TASKS TO PERFORM =
A: Rewrite the passage of the OCC coil thread that opens with the words containing "If the ID is measured to be 3mm" and closes with "end up with.", putting "turns" wherever "wraps" appears.
B: Write the next part of the OCC coil thread, starting after its last shown line.

SOURCE TEXT =
%%

# OCC Stock coil gauge



## Viracocha (4/7/16)

Hi guys, tried to build coils for my OCC coils (for Kanger Nano), only have 26 gauge, 0,4mm wire, and obviously to little resistance for the kangertech. Will 28 gauge be sufficient to build this coils. And what would be the best wire for this application?

Thankx


----------



## daniel craig (7/7/16)

The OCC coil is a 0.5 ohm coil, not sure what the inner diameter of the coils are.

Your best bet will be 24g kanthal.
If you measure the ID (inner diameter of coil) to be 2.5mm then you'll need to do 6 wraps to get you near 0.5 ohm

If the ID is measured to be 3mm then you'll need to do 5 or 6 wraps to get you around 0.5 ohms

If the ID is measured to be 3.5mm then you'll need 5 wraps.

Hope this helps. In the future you could use steam engine wire wizard and enter the details (wire, ID, number of wraps) and it will tell you what resistance you will end up with.

Reactions: Like 1


----------



## Yiannaki (7/7/16)

Viracocha said:


> Hi guys, tried to build coils for my OCC coils (for Kanger Nano), only have 26 gauge, 0,4mm wire, and obviously to little resistance for the kangertech. Will 28 gauge be sufficient to build this coils. And what would be the best wire for this application?
> 
> Thankx



Here's a video you can follow. Rip uses 26g wire for the build.



He uses a 3mm screwdriver for the build which you get in a little screwdriver set

Hope this helps

Reactions: Informative 1


----------



## Viracocha (7/7/16)

Yiannaki said:


> Here's a video you can follow. Rip uses 26g wire for the build.
> 
> 
> 
> ...

%%

COLLECTED MATERIAL =
%%

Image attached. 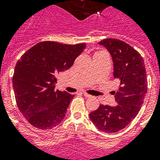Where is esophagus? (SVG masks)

%%

WRITTEN RESPONSES =
A:
If the ID is measured to be 3mm then you'll need to do 5 or 6 turns to get you around 0.5 ohms

If the ID is measured to be 3.5mm then you'll need 5 turns.

Hope this helps. In the future you could use steam engine wire wizard and enter the details (wire, ID, number of turns) and it will tell you what resistance you will end up with.

B:
Thank you for your replies guys.Yes the problem that I had with the 3 coils is the inside OD, and these coils are not like the ones in the video that can take apart. These ones has an inner that's very tight fit. Non the less, I got it right to punch the inner out which gave me a bigger inside OD, gave my 26 gauge 5 wraps and the results were a 0.5 ohm coil that works! I've looked everywhere on the net to see if I can get any similar coils, but couldn't. So I think there will be more people out there battling with the same problem. My Kangertech Nano is fairly new, I think Kangertech stock the new Nano's with these coils, as is they are impossible to recoil, unless you can take them apart, 4 wraps don't even fit in that small hole without touching sides, and the side holes, were the wick goes through is 2mm. So think it's a good idea to record my process and put it on youtube and this forum.


----------



## Viracocha (7/7/16)

daniel craig said:


> The OCC coil is a 0.5 ohm coil, not sure what the inner diameter of the coils are.
> 
> Your best bet will be 24g kanthal.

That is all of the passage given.